Wednesday, January 28, 2009

Object #3

This is one of a pair of white clay Beaceware cups and saucers. This one has a complete Beauce mark with the cb mark and serial number. It has a small chip under the handle that the previous owner has attempted to mask by painting it blue. The blue paint is also faded, suggesting much use after the chip occurred.

The glaze is a little more green than in this photo, and has greater subtlety than is often seen in similar Beauce glazes. It’s a standard dark ground with lighter drip from the top/centre.

Jacqueline

“More tea?”
“Of course.”
Two girls with straight black hair, plaid dresses and bows, white tights and black mary janes. Perfect teeth in tiny mouths. The picnic had been on for an hour or so, the adults cheering various strange races and contests, the older children competing for trinkets. Left alone on a pale blue blanket, a wicker basket full of lunch, a thermos full of tea and dark, sturdy teacups. Jacqueline pours carefully, straining with the liquid’s weight. A slight slip and she burns her sister, who pushes her off the blanket, down the hill.

Wednesday, January 21, 2009

Object #2


This is a brown trophy mug, with the inscription CANADA LSP on the bottom. The front has two plaques, one says Molson Award with the Molson’s logo, the second is engraved metal that says East London Slo Pitch 81 Export Champ. I’ve asked a few collectors about this mug, and we all agree it is likely Laurentian Pottery. I’m not terribly sure what the S could stand for, but more research is being done.
These mugs appear frequently at thrift shops, and one could get a whole series of years and sports if so inclined.
Will

His dad built a shelf for it in the den. A solid plank of dark stained wood Will would never remember the name of. After dozens of other failures – the car fiasco, golf, hunting – he’d done something worth his own space in his father’s hall of masculinity.

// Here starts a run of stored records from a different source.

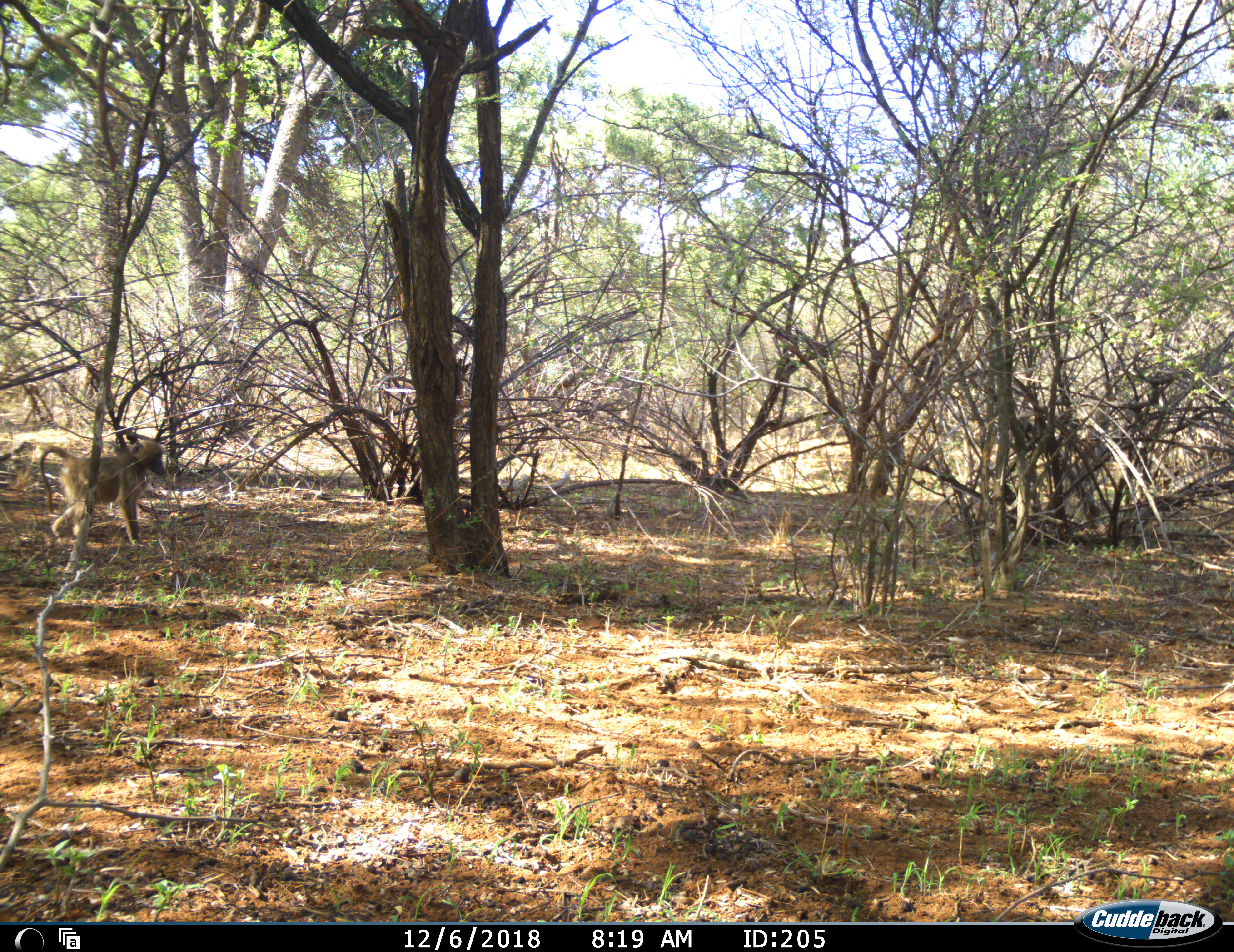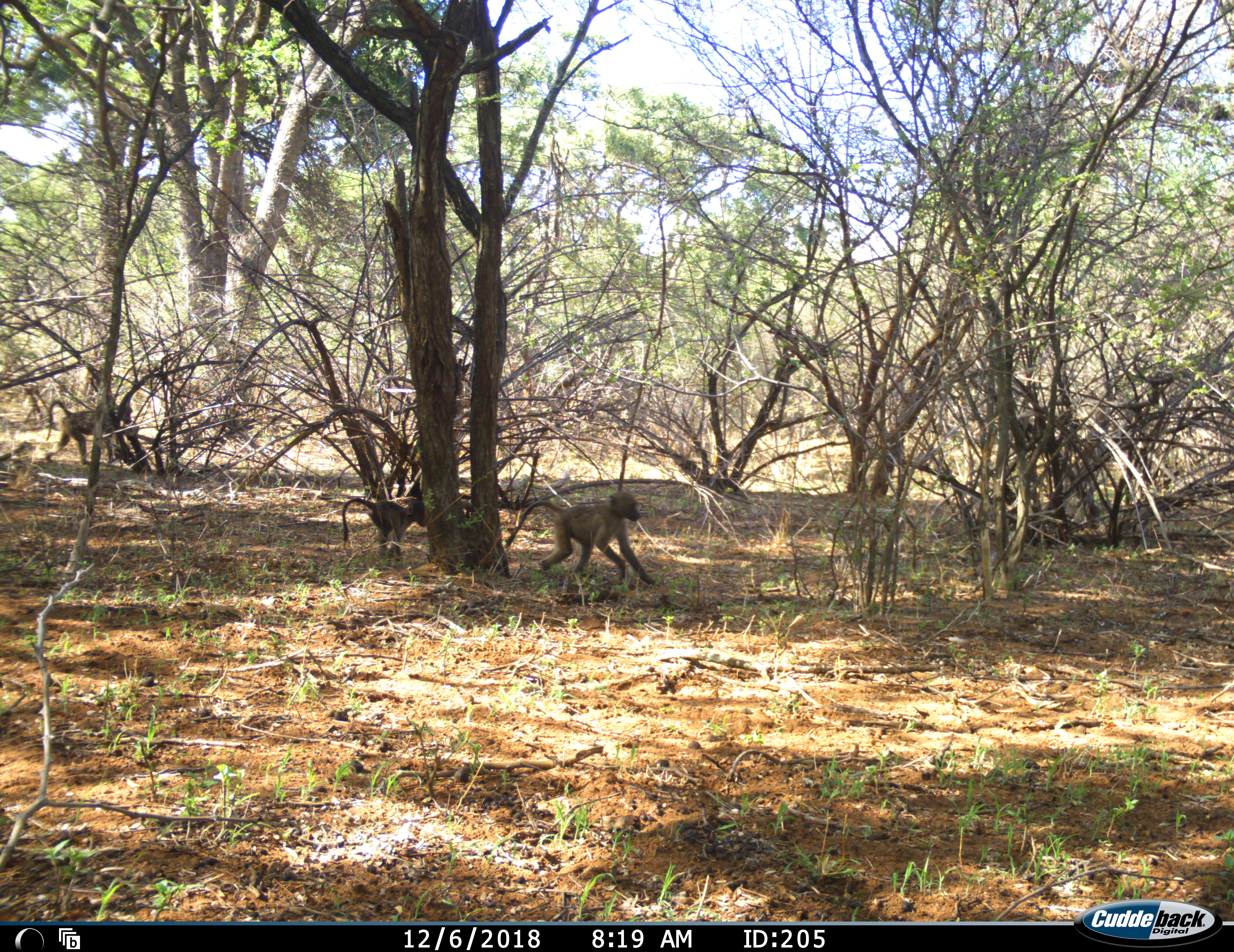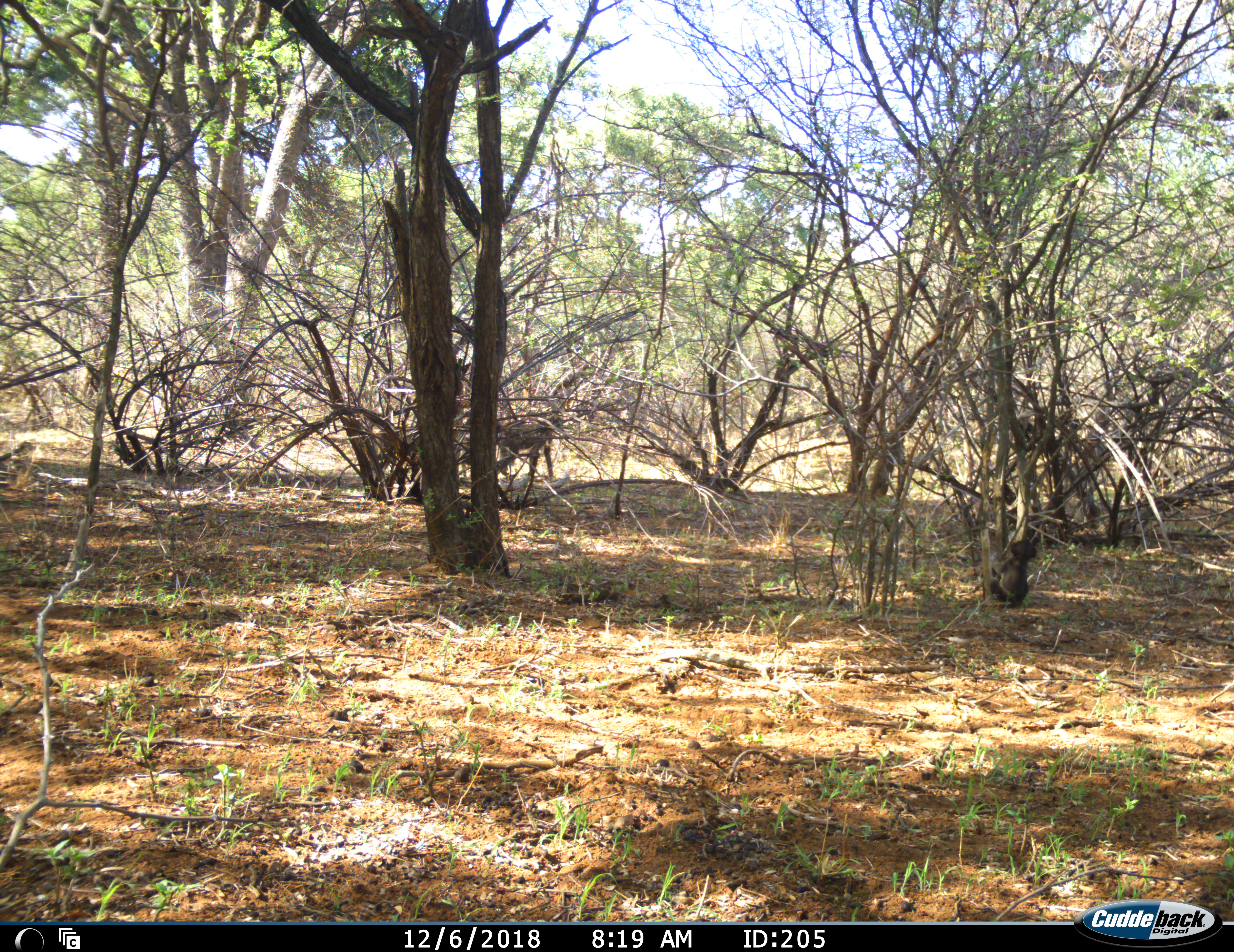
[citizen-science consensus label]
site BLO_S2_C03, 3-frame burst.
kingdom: Animalia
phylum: Chordata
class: Mammalia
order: Primates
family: Cercopithecidae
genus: Papio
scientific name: Papio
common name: baboon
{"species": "baboon (Papio)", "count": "3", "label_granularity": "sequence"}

Three years later, after the accident, he toasted the man from this lone trophy. He took it back to Toronto with him when his mother sold the house. Standing in his apartment he knew the exact spot he would build the shelf for both of them, from smooth, dark wood.

Wednesday, January 14, 2009

Object #1




This is a red clay McMaster Craft souvenir mug from Dundas, Ontario, produced some time in the 1950s or 60s, according to Holly Gnaedinger of Twice Found, a store specializing in midcentury modern design in Toronto. The mug has Frobisher Bay, N.W.T written on it in gold pen, as was common among McMaster souvenir objects. The remains of the company’s sticker is still visible, with the words Dundas, Canada. It is light blue with a darker blue green drip from the top.


DOUG

She’d been gone for 12 hours, 17 minutes and 43 seconds. Doug poured more beer into the pale blue mug, a gift from her parents after an ill-advised trip. It made him angry, who goes to Baffin Island for a vacation? The mug’s mate lay broken next to the half closed door. Doug finished the beer and poured another, spilling some on his stopwatch lying on the table. 12 hours, 20 minutes and 16 seconds.